Families have an altar to their ancestors in a special place in their sitting room. Here they can talk to the people they love that they have lost. Here, in the village headmaster's house where we are staying, there is a special presence. Above Uncle Ho, above the carved wooden lions with giant tusks, above the incense burners and plastic flowers, is a large faded black and white photograph of a young woman. It is the headmaster's wife who died of kidney stones twenty years ago; young mother to five sons. I am reminded of the stark stripped down vulnerability of newly apprehended prisoners' identity photos. Her beautiful face with its full mouth looks strained, pained and I see in her dark eyes the loss of the children she left  behind. Her sons are now the same age as her. Does raw loss of the mother turn into tenderness as they talk with her? Will she become their mother-sister? Their mother- child? 'I am frightened of ghosts' one  son tells me. 'I sleep with the light on.' There is tangible loss here, in this house. The adjoining thatched room is closed up. Here lived the mother's brother, a well known academic in Vietnam, who died two years ago in a car accident. We are allowed to enter. There are more ancestor shrines, and family photographs covered carefully with scarlet cloths. On the side of the crumbling hillside nearby we pass daily the family pagoda overseeing the landscape, protecting the bodies.

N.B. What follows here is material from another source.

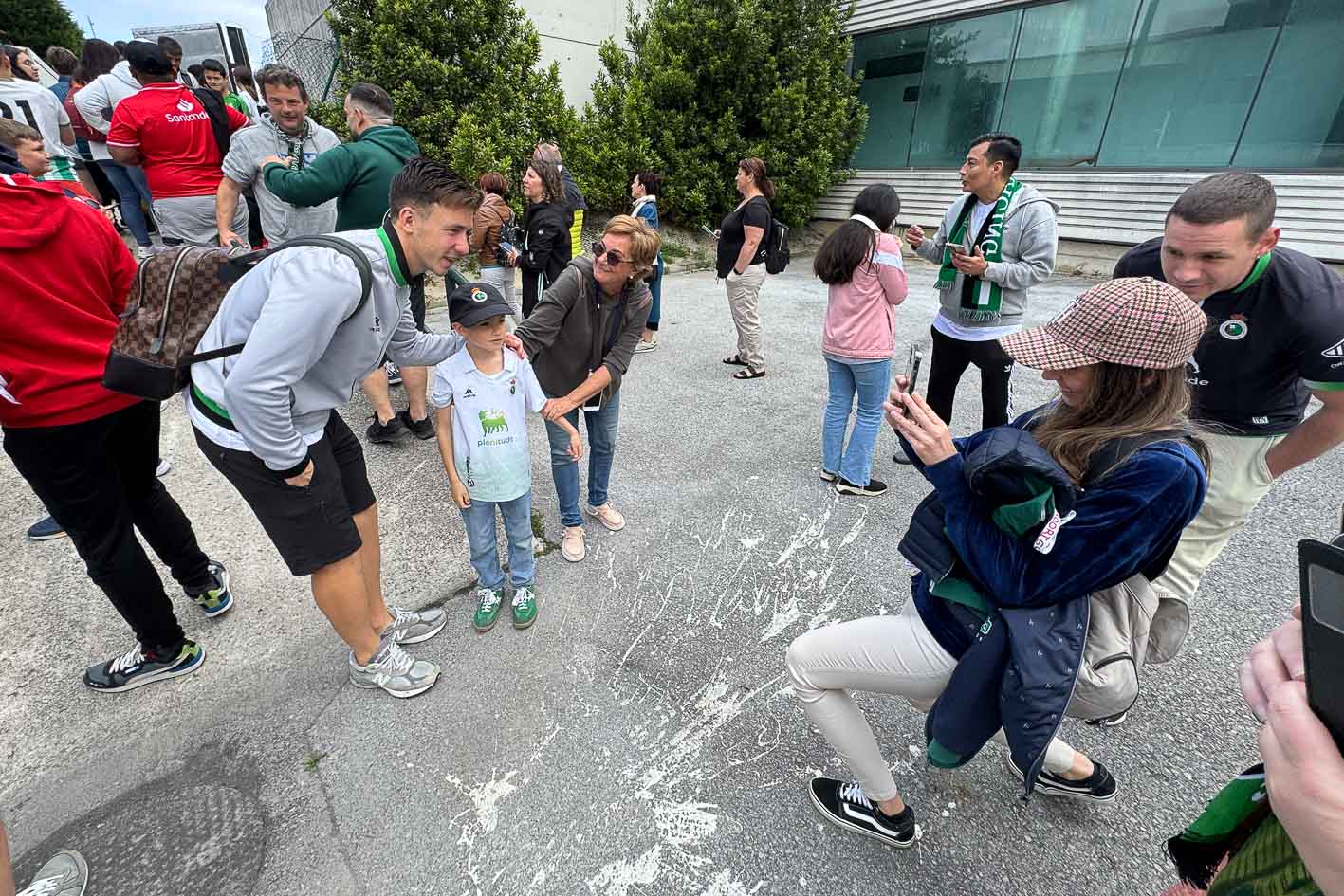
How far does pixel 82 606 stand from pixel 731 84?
12037 millimetres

Despite the father being a teacher, the family  did not have enough money for food, not even for rice. The eldest son left home for Europe aged 18 (as soon as his mother died)  to earn money to support his brothers. At the time it was possible to get airfairs subsidised by the Russian government for work and training in Czeckoslovakia. Later he travelled onwards as an illegal immigrant to the UK to work in a restaurant in London, sending money home. The house we are staying in here was built using this money. After 20 years this brother left London because thieves repeatedly stole his money. Burglars knew he had to keep his money in cash hidden in the house and that as an illegal immigrant he couldn't report them for theft of money and scant posessions. I feel moved and chastened. I have the privilege of living here and being treated as one of the family, in the village house of the toiling lonely grieving young man who was assaulted, abused and robbed in England.